* START Given text *
[TCP]: Fix never pruned tcp out-of-order queue.
Vitaliy Gusev [Tue, 15 Apr 2008 07:33:38 +0000 (00:33 -0700)]
tcp_prune_queue() doesn't prune an out-of-order queue at all.
Therefore sk_rmem_schedule() can fail but the out-of-order queue isn't
pruned . This can lead to tcp deadlock state if the next two
conditions are held:

1. There are a sequence hole between last received in
   order segment and segments enqueued to the out-of-order queue.

2. Size of all segments in the out-of-order queue is more than tcp_mem[2].

Signed-off-by: Vitaliy Gusev <vgusev@openvz.org>
Signed-off-by: David S. Miller <davem@davemloft.net>

net/ipv4/tcp_input.c

index 5119856..61db7b1 100644 (file)
@@ -3841,8 +3841,26 @@ static void tcp_ofo_queue(struct sock *sk)
        }
 }
 
+static void tcp_prune_ofo_queue(struct sock *sk);
 static int tcp_prune_queue(struct sock *sk);
 
+static inline int tcp_try_rmem_schedule(struct sock *sk, unsigned int size)
+{
+       if (atomic_read(&sk->sk_rmem_alloc) > sk->sk_rcvbuf ||
+           !sk_rmem_schedule(sk, size)) {
+
+               if (tcp_prune_queue(sk) < 0)
+                       return -1;
+
+               if (!sk_rmem_schedule(sk, size)) {
+                       tcp_prune_ofo_queue(sk);
+                       if (!sk_rmem_schedule(sk, size))
+                               return -1;
+               }
+       }
+       return 0;
+}
+
 static void tcp_data_queue(struct sock *sk, struct sk_buff *skb)
* END Given text *
• _Exercise requirements_
In the TCP patch, what is the stated shortcoming of tcp_prune_queue()? The data after this point is separate material and has no connection to the TCP patch.
* START Record list *
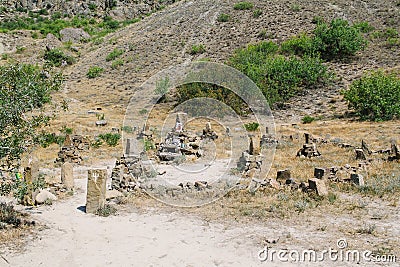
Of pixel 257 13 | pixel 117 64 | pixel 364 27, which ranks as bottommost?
pixel 117 64

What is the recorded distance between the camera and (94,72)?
38.8 m

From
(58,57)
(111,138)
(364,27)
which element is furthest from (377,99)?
(58,57)

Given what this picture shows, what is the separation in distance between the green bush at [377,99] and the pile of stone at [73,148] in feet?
48.4

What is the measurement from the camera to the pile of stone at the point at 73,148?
14.2 metres

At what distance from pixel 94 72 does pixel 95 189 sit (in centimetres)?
3188

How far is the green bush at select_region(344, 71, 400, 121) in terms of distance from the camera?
22.2m

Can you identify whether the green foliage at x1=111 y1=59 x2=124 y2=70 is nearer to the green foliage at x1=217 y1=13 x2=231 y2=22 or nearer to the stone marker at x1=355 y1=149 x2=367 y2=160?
* END Record list *
• _Finished answer_
It doesn't prune the out-of-order queue at all.